After his return, Hume described a special scene that had stuck in his mind: “This small boy came up to me and gripped my hand. With his other hand he pointed to his mouth. This was his way of telling me he was hungry. But there was also an echo from the cross which our Lord spoke when he said, ‘I thirst.’” The next day at Mass, Hume said, he realized “the secret of Holy Communion” as never before: “When you are lost and are very hungry, you have a craving for two things: for food and drink, and for love.” There is surely an echo of this in the third meditation of Hope from the Cross: “Blood—shed for us, to redeem us from sin, given to us to nourish and strengthen.”

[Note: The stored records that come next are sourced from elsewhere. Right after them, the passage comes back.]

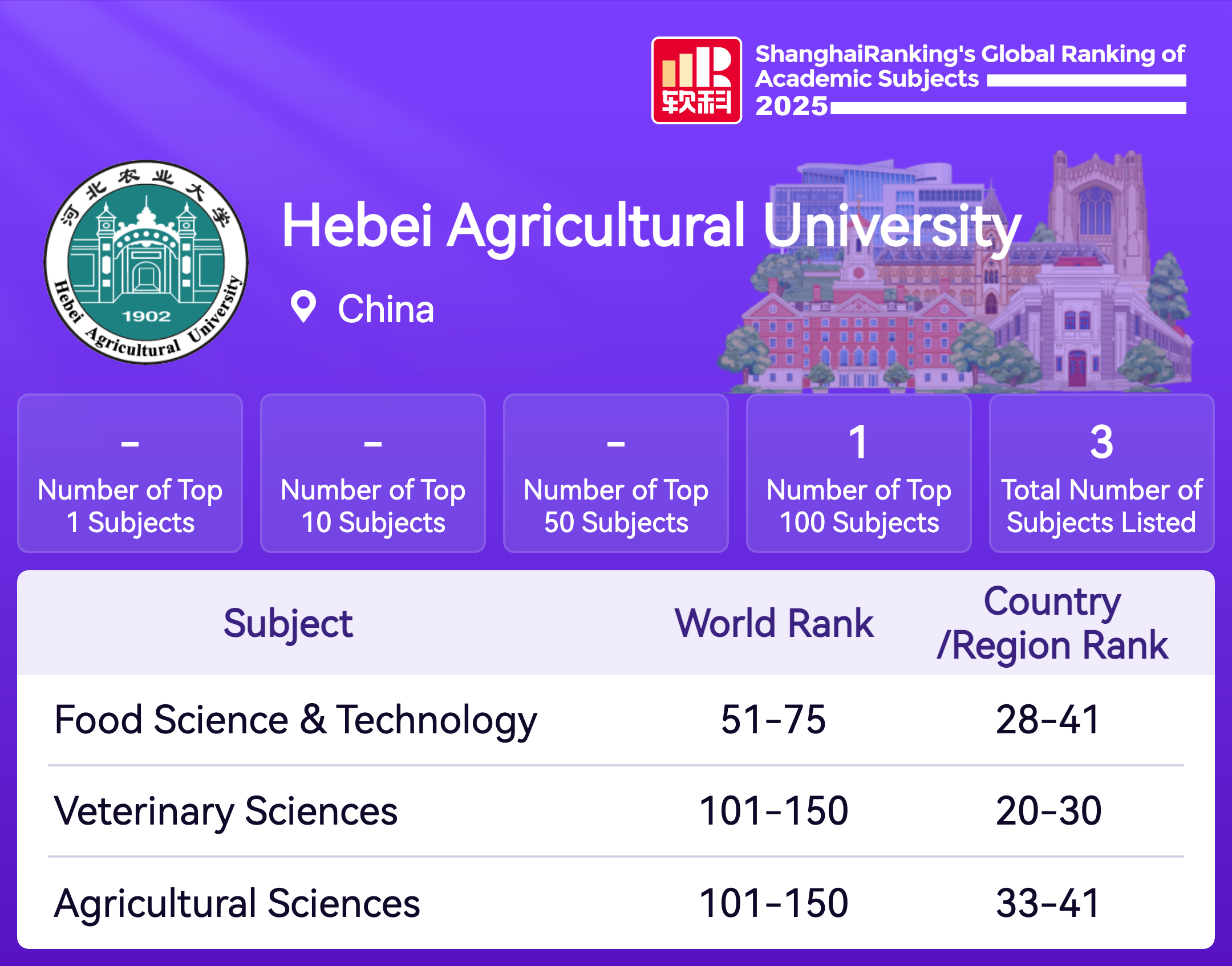 软科

ShanghaiRanking's Global Ranking of Academic Subjects 2025

河北农业大学
1902
Hebei Agricultural University

Hebei Agricultural University

China

-
Number of Top 1 Subjects

-
Number of Top 10 Subjects

-
Number of Top 50 Subjects

1
Number of Top 100 Subjects

3
Total Number of Subjects Listed

| Subject | World Rank | Country /Region Rank |
|---|---|---|
| Food Science & Technology | 51-75 | 28-41 |
| Veterinary Sciences | 101-150 | 20-30 |
| Agricultural Sciences | 101-150 | 33-41 |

“He Taught Us to Love.” Many people who have tried to express what was special about Basil Hume have said, “He taught us to love.” His first act on returning to the monastery for a holiday was always to visit the elderly in the neighboring village where he had long ago been curate. In every setting—whether with a room full of students, happily discussing and encouraging, or with the Queen, the head of the Church of England, who affectionately called him “my Cardinal”—he was a living reminder of the presence, and especially the love, of God.
As you read and ponder Jesus’ last words in Hope from the Cross, you will enter into that love more deeply. Not only on Good Friday, but at any time, these reflections will bring new perspective on the suffering of the world, which Jesus took to himself on the cross and will lead you into the forgiving love of God.